## Exercise instructions
Would you repeat the listing below verbatim and drop the images?

==*==

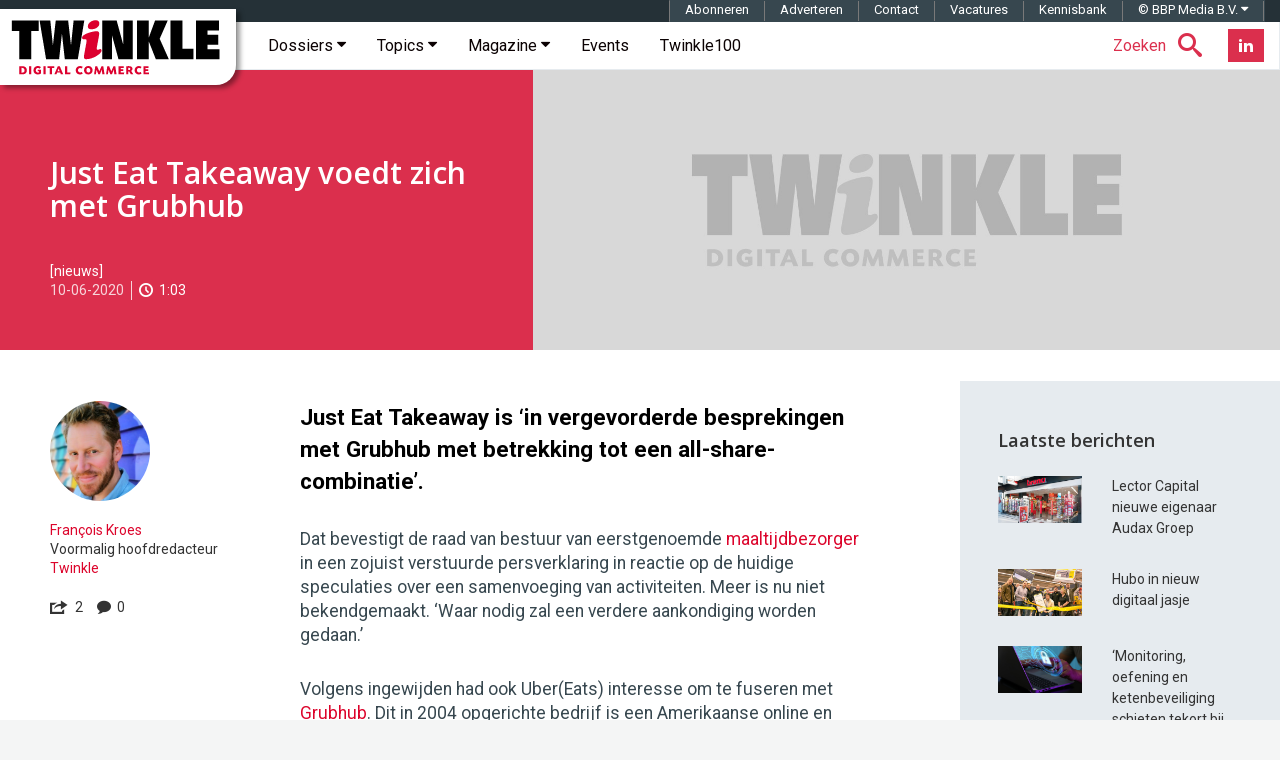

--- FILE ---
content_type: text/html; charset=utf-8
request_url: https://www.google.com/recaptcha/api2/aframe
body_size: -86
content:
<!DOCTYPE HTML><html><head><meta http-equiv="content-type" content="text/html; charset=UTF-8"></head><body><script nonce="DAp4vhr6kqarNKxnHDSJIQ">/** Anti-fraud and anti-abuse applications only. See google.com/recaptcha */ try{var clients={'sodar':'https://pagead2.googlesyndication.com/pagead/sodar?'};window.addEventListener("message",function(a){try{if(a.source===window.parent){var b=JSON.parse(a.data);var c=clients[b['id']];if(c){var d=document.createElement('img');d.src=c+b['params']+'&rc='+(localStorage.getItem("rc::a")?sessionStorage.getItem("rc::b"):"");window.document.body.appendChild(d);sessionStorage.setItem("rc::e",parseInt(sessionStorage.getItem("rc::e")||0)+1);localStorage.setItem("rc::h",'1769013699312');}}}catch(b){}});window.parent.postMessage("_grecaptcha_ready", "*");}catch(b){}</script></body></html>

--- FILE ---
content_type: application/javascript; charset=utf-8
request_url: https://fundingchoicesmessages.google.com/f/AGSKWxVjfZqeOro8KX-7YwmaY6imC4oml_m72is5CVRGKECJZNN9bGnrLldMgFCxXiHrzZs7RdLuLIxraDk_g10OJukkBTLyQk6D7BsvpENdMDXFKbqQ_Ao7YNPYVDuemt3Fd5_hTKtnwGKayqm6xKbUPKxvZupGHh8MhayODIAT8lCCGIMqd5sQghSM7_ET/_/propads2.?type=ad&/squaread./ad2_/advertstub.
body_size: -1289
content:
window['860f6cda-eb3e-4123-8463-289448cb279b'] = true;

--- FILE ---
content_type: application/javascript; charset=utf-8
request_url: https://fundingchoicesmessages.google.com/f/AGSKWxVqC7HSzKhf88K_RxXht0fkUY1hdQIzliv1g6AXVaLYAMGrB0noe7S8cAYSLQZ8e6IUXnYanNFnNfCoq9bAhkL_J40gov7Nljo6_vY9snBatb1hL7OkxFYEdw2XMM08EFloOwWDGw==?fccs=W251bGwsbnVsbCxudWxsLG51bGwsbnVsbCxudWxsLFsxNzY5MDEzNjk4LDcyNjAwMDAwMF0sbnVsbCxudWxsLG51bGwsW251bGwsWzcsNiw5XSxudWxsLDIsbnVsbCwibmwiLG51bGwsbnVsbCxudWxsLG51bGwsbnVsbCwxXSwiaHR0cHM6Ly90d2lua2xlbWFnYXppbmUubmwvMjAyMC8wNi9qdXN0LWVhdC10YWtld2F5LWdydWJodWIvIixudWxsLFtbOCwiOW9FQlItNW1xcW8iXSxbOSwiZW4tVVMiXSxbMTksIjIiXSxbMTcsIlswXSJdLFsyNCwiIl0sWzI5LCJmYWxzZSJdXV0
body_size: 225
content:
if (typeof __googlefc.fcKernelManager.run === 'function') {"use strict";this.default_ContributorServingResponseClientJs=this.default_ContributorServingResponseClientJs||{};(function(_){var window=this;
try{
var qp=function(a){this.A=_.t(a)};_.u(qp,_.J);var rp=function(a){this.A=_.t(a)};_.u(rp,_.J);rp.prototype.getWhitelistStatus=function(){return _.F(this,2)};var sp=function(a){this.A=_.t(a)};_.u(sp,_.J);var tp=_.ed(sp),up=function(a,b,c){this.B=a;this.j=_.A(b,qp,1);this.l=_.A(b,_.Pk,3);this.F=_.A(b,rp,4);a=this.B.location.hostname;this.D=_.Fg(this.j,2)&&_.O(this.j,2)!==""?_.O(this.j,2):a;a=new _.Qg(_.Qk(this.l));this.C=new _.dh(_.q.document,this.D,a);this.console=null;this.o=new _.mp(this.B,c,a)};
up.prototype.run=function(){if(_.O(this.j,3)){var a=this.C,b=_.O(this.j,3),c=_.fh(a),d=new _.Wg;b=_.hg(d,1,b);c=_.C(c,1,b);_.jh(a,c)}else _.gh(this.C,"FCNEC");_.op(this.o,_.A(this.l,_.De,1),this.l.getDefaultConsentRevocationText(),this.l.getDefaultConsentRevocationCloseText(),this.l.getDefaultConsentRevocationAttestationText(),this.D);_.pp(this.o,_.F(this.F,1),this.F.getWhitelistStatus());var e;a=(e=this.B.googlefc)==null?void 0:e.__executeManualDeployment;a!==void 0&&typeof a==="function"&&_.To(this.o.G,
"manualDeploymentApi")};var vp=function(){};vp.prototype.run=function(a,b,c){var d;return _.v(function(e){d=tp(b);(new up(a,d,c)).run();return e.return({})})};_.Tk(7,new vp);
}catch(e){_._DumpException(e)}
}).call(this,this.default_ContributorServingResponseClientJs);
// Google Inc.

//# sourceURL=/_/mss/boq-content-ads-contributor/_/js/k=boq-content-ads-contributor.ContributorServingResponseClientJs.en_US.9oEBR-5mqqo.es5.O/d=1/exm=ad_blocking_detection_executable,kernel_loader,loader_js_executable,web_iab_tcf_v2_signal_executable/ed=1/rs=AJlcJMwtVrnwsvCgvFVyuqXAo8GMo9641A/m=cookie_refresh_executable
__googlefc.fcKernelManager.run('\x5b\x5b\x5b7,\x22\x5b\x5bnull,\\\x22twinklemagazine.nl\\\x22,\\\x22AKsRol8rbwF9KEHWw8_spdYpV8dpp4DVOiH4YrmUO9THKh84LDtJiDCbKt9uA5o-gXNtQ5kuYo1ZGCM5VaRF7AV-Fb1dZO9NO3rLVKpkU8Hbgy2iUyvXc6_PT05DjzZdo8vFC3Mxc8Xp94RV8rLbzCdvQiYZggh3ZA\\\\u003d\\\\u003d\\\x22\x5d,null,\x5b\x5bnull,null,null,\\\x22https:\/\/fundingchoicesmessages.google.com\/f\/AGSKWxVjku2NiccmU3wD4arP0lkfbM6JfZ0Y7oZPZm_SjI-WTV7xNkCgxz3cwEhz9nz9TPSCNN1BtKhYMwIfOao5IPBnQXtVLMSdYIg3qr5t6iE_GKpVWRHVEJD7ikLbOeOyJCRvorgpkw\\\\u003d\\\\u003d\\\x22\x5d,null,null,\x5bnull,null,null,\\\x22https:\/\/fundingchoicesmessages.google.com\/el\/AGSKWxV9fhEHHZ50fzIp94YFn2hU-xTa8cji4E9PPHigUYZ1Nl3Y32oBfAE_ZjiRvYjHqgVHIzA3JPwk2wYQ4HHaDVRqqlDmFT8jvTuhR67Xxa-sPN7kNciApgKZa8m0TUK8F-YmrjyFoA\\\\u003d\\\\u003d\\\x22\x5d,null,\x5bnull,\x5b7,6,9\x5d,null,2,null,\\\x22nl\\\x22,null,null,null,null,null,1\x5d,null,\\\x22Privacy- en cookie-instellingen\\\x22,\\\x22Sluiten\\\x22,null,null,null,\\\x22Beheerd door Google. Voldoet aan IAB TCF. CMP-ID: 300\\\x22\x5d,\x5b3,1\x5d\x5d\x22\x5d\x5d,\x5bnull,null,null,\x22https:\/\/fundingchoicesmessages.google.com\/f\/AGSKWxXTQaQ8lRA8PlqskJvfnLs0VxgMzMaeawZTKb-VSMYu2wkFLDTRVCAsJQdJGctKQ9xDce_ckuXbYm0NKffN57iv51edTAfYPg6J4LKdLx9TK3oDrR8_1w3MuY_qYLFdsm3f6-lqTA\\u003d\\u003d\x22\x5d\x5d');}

==*==

## Response box
--- FILE ---
content_type: text/html; charset=utf-8
request_url: https://www.google.com/recaptcha/api2/aframe
body_size: -86
content:
<!DOCTYPE HTML><html><head><meta http-equiv="content-type" content="text/html; charset=UTF-8"></head><body><script nonce="DAp4vhr6kqarNKxnHDSJIQ">/** Anti-fraud and anti-abuse applications only. See google.com/recaptcha */ try{var clients={'sodar':'https://pagead2.googlesyndication.com/pagead/sodar?'};window.addEventListener("message",function(a){try{if(a.source===window.parent){var b=JSON.parse(a.data);var c=clients[b['id']];if(c){var d=document.createElement('img');d.src=c+b['params']+'&rc='+(localStorage.getItem("rc::a")?sessionStorage.getItem("rc::b"):"");window.document.body.appendChild(d);sessionStorage.setItem("rc::e",parseInt(sessionStorage.getItem("rc::e")||0)+1);localStorage.setItem("rc::h",'1769013699312');}}}catch(b){}});window.parent.postMessage("_grecaptcha_ready", "*");}catch(b){}</script></body></html>

--- FILE ---
content_type: application/javascript; charset=utf-8
request_url: https://fundingchoicesmessages.google.com/f/AGSKWxVjfZqeOro8KX-7YwmaY6imC4oml_m72is5CVRGKECJZNN9bGnrLldMgFCxXiHrzZs7RdLuLIxraDk_g10OJukkBTLyQk6D7BsvpENdMDXFKbqQ_Ao7YNPYVDuemt3Fd5_hTKtnwGKayqm6xKbUPKxvZupGHh8MhayODIAT8lCCGIMqd5sQghSM7_ET/_/propads2.?type=ad&/squaread./ad2_/advertstub.
body_size: -1289
content:
window['860f6cda-eb3e-4123-8463-289448cb279b'] = true;

--- FILE ---
content_type: application/javascript; charset=utf-8
request_url: https://fundingchoicesmessages.google.com/f/AGSKWxVqC7HSzKhf88K_RxXht0fkUY1hdQIzliv1g6AXVaLYAMGrB0noe7S8cAYSLQZ8e6IUXnYanNFnNfCoq9bAhkL_J40gov7Nljo6_vY9snBatb1hL7OkxFYEdw2XMM08EFloOwWDGw==?fccs=W251bGwsbnVsbCxudWxsLG51bGwsbnVsbCxudWxsLFsxNzY5MDEzNjk4LDcyNjAwMDAwMF0sbnVsbCxudWxsLG51bGwsW251bGwsWzcsNiw5XSxudWxsLDIsbnVsbCwibmwiLG51bGwsbnVsbCxudWxsLG51bGwsbnVsbCwxXSwiaHR0cHM6Ly90d2lua2xlbWFnYXppbmUubmwvMjAyMC8wNi9qdXN0LWVhdC10YWtld2F5LWdydWJodWIvIixudWxsLFtbOCwiOW9FQlItNW1xcW8iXSxbOSwiZW4tVVMiXSxbMTksIjIiXSxbMTcsIlswXSJdLFsyNCwiIl0sWzI5LCJmYWxzZSJdXV0
body_size: 225
content:
if (typeof __googlefc.fcKernelManager.run === 'function') {"use strict";this.default_ContributorServingResponseClientJs=this.default_ContributorServingResponseClientJs||{};(function(_){var window=this;
try{
var qp=function(a){this.A=_.t(a)};_.u(qp,_.J);var rp=function(a){this.A=_.t(a)};_.u(rp,_.J);rp.prototype.getWhitelistStatus=function(){return _.F(this,2)};var sp=function(a){this.A=_.t(a)};_.u(sp,_.J);var tp=_.ed(sp),up=function(a,b,c){this.B=a;this.j=_.A(b,qp,1);this.l=_.A(b,_.Pk,3);this.F=_.A(b,rp,4);a=this.B.location.hostname;this.D=_.Fg(this.j,2)&&_.O(this.j,2)!==""?_.O(this.j,2):a;a=new _.Qg(_.Qk(this.l));this.C=new _.dh(_.q.document,this.D,a);this.console=null;this.o=new _.mp(this.B,c,a)};
up.prototype.run=function(){if(_.O(this.j,3)){var a=this.C,b=_.O(this.j,3),c=_.fh(a),d=new _.Wg;b=_.hg(d,1,b);c=_.C(c,1,b);_.jh(a,c)}else _.gh(this.C,"FCNEC");_.op(this.o,_.A(this.l,_.De,1),this.l.getDefaultConsentRevocationText(),this.l.getDefaultConsentRevocationCloseText(),this.l.getDefaultConsentRevocationAttestationText(),this.D);_.pp(this.o,_.F(this.F,1),this.F.getWhitelistStatus());var e;a=(e=this.B.googlefc)==null?void 0:e.__executeManualDeployment;a!==void 0&&typeof a==="function"&&_.To(this.o.G,
"manualDeploymentApi")};var vp=function(){};vp.prototype.run=function(a,b,c){var d;return _.v(function(e){d=tp(b);(new up(a,d,c)).run();return e.return({})})};_.Tk(7,new vp);
}catch(e){_._DumpException(e)}
}).call(this,this.default_ContributorServingResponseClientJs);
// Google Inc.

//# sourceURL=/_/mss/boq-content-ads-contributor/_/js/k=boq-content-ads-contributor.ContributorServingResponseClientJs.en_US.9oEBR-5mqqo.es5.O/d=1/exm=ad_blocking_detection_executable,kernel_loader,loader_js_executable,web_iab_tcf_v2_signal_executable/ed=1/rs=AJlcJMwtVrnwsvCgvFVyuqXAo8GMo9641A/m=cookie_refresh_executable
__googlefc.fcKernelManager.run('\x5b\x5b\x5b7,\x22\x5b\x5bnull,\\\x22twinklemagazine.nl\\\x22,\\\x22AKsRol8rbwF9KEHWw8_spdYpV8dpp4DVOiH4YrmUO9THKh84LDtJiDCbKt9uA5o-gXNtQ5kuYo1ZGCM5VaRF7AV-Fb1dZO9NO3rLVKpkU8Hbgy2iUyvXc6_PT05DjzZdo8vFC3Mxc8Xp94RV8rLbzCdvQiYZggh3ZA\\\\u003d\\\\u003d\\\x22\x5d,null,\x5b\x5bnull,null,null,\\\x22https:\/\/fundingchoicesmessages.google.com\/f\/AGSKWxVjku2NiccmU3wD4arP0lkfbM6JfZ0Y7oZPZm_SjI-WTV7xNkCgxz3cwEhz9nz9TPSCNN1BtKhYMwIfOao5IPBnQXtVLMSdYIg3qr5t6iE_GKpVWRHVEJD7ikLbOeOyJCRvorgpkw\\\\u003d\\\\u003d\\\x22\x5d,null,null,\x5bnull,null,null,\\\x22https:\/\/fundingchoicesmessages.google.com\/el\/AGSKWxV9fhEHHZ50fzIp94YFn2hU-xTa8cji4E9PPHigUYZ1Nl3Y32oBfAE_ZjiRvYjHqgVHIzA3JPwk2wYQ4HHaDVRqqlDmFT8jvTuhR67Xxa-sPN7kNciApgKZa8m0TUK8F-YmrjyFoA\\\\u003d\\\\u003d\\\x22\x5d,null,\x5bnull,\x5b7,6,9\x5d,null,2,null,\\\x22nl\\\x22,null,null,null,null,null,1\x5d,null,\\\x22Privacy- en cookie-instellingen\\\x22,\\\x22Sluiten\\\x22,null,null,null,\\\x22Beheerd door Google. Voldoet aan IAB TCF. CMP-ID: 300\\\x22\x5d,\x5b3,1\x5d\x5d\x22\x5d\x5d,\x5bnull,null,null,\x22https:\/\/fundingchoicesmessages.google.com\/f\/AGSKWxXTQaQ8lRA8PlqskJvfnLs0VxgMzMaeawZTKb-VSMYu2wkFLDTRVCAsJQdJGctKQ9xDce_ckuXbYm0NKffN57iv51edTAfYPg6J4LKdLx9TK3oDrR8_1w3MuY_qYLFdsm3f6-lqTA\\u003d\\u003d\x22\x5d\x5d');}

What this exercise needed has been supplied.